───── DATA PROVIDED
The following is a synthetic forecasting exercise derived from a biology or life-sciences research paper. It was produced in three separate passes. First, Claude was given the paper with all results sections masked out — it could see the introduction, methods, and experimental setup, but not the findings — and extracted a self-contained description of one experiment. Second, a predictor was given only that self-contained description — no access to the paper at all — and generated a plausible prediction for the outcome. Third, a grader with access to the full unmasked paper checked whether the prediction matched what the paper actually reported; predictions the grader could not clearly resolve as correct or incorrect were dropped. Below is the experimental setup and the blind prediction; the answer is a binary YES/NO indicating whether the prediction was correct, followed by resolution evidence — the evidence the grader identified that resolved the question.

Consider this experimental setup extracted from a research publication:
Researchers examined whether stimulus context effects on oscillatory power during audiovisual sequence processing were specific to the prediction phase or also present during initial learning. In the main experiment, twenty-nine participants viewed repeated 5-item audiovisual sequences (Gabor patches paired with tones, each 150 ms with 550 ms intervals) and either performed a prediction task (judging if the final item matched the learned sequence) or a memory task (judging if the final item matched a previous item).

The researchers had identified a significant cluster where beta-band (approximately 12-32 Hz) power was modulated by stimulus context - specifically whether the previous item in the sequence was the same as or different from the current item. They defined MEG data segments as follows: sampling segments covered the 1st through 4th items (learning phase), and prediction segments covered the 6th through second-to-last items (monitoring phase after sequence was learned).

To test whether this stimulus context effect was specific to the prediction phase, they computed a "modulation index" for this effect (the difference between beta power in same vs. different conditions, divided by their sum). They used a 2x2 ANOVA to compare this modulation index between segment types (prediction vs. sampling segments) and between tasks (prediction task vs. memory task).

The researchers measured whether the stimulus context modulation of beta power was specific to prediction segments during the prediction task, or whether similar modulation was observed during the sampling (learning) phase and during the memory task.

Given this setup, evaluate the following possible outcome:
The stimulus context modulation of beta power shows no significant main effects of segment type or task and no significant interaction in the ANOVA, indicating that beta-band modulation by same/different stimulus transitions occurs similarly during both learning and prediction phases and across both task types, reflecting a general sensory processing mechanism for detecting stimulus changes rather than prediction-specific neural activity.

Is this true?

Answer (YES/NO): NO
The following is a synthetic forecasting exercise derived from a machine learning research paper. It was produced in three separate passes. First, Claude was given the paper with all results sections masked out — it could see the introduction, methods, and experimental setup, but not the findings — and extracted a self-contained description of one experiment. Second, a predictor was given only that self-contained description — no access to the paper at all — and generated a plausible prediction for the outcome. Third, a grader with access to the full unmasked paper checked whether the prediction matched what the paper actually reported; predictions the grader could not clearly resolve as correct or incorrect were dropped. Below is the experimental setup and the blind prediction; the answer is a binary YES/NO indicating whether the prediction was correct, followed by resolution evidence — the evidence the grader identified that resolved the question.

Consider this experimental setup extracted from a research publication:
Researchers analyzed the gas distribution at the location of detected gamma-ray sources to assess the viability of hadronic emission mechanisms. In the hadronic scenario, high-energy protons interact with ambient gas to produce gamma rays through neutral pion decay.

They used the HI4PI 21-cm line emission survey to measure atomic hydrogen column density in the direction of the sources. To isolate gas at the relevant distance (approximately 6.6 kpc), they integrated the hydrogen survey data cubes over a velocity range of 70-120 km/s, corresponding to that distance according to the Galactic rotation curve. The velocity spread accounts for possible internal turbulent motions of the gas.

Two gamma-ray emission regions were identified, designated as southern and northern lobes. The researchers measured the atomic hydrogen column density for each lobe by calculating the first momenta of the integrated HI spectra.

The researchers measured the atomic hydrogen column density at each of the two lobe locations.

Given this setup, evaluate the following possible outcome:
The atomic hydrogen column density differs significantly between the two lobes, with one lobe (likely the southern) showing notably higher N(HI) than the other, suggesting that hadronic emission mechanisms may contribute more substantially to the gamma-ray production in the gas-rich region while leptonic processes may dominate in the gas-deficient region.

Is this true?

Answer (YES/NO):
──────────
Write the entries out once more, exactly as they appear.

The following is a synthetic forecasting exercise derived from a biology or life-sciences research paper. It was produced in three separate passes. First, Claude was given the paper with all results sections masked out — it could see the introduction, methods, and experimental setup, but not the findings — and extracted a self-contained description of one experiment. Second, a predictor was given only that self-contained description — no access to the paper at all — and generated a plausible prediction for the outcome. Third, a grader with access to the full unmasked paper checked whether the prediction matched what the paper actually reported; predictions the grader could not clearly resolve as correct or incorrect were dropped. Below is the experimental setup and the blind prediction; the answer is a binary YES/NO indicating whether the prediction was correct, followed by resolution evidence — the evidence the grader identified that resolved the question.

Consider this experimental setup extracted from a research publication:
Researchers examined whether stimulus context effects on oscillatory power during audiovisual sequence processing were specific to the prediction phase or also present during initial learning. In the main experiment, twenty-nine participants viewed repeated 5-item audiovisual sequences (Gabor patches paired with tones, each 150 ms with 550 ms intervals) and either performed a prediction task (judging if the final item matched the learned sequence) or a memory task (judging if the final item matched a previous item).

The researchers had identified a significant cluster where beta-band (approximately 12-32 Hz) power was modulated by stimulus context - specifically whether the previous item in the sequence was the same as or different from the current item. They defined MEG data segments as follows: sampling segments covered the 1st through 4th items (learning phase), and prediction segments covered the 6th through second-to-last items (monitoring phase after sequence was learned).

To test whether this stimulus context effect was specific to the prediction phase, they computed a "modulation index" for this effect (the difference between beta power in same vs. different conditions, divided by their sum). They used a 2x2 ANOVA to compare this modulation index between segment types (prediction vs. sampling segments) and between tasks (prediction task vs. memory task).

The researchers measured whether the stimulus context modulation of beta power was specific to prediction segments during the prediction task, or whether similar modulation was observed during the sampling (learning) phase and during the memory task.

Given this setup, evaluate the following possible outcome:
The stimulus context modulation of beta power shows no significant main effects of segment type or task and no significant interaction in the ANOVA, indicating that beta-band modulation by same/different stimulus transitions occurs similarly during both learning and prediction phases and across both task types, reflecting a general sensory processing mechanism for detecting stimulus changes rather than prediction-specific neural activity.

Is this true?

Answer (YES/NO): NO
The following is a synthetic forecasting exercise derived from a machine learning research paper. It was produced in three separate passes. First, Claude was given the paper with all results sections masked out — it could see the introduction, methods, and experimental setup, but not the findings — and extracted a self-contained description of one experiment. Second, a predictor was given only that self-contained description — no access to the paper at all — and generated a plausible prediction for the outcome. Third, a grader with access to the full unmasked paper checked whether the prediction matched what the paper actually reported; predictions the grader could not clearly resolve as correct or incorrect were dropped. Below is the experimental setup and the blind prediction; the answer is a binary YES/NO indicating whether the prediction was correct, followed by resolution evidence — the evidence the grader identified that resolved the question.

Consider this experimental setup extracted from a research publication:
Researchers analyzed the gas distribution at the location of detected gamma-ray sources to assess the viability of hadronic emission mechanisms. In the hadronic scenario, high-energy protons interact with ambient gas to produce gamma rays through neutral pion decay.

They used the HI4PI 21-cm line emission survey to measure atomic hydrogen column density in the direction of the sources. To isolate gas at the relevant distance (approximately 6.6 kpc), they integrated the hydrogen survey data cubes over a velocity range of 70-120 km/s, corresponding to that distance according to the Galactic rotation curve. The velocity spread accounts for possible internal turbulent motions of the gas.

Two gamma-ray emission regions were identified, designated as southern and northern lobes. The researchers measured the atomic hydrogen column density for each lobe by calculating the first momenta of the integrated HI spectra.

The researchers measured the atomic hydrogen column density at each of the two lobe locations.

Given this setup, evaluate the following possible outcome:
The atomic hydrogen column density differs significantly between the two lobes, with one lobe (likely the southern) showing notably higher N(HI) than the other, suggesting that hadronic emission mechanisms may contribute more substantially to the gamma-ray production in the gas-rich region while leptonic processes may dominate in the gas-deficient region.

Is this true?

Answer (YES/NO):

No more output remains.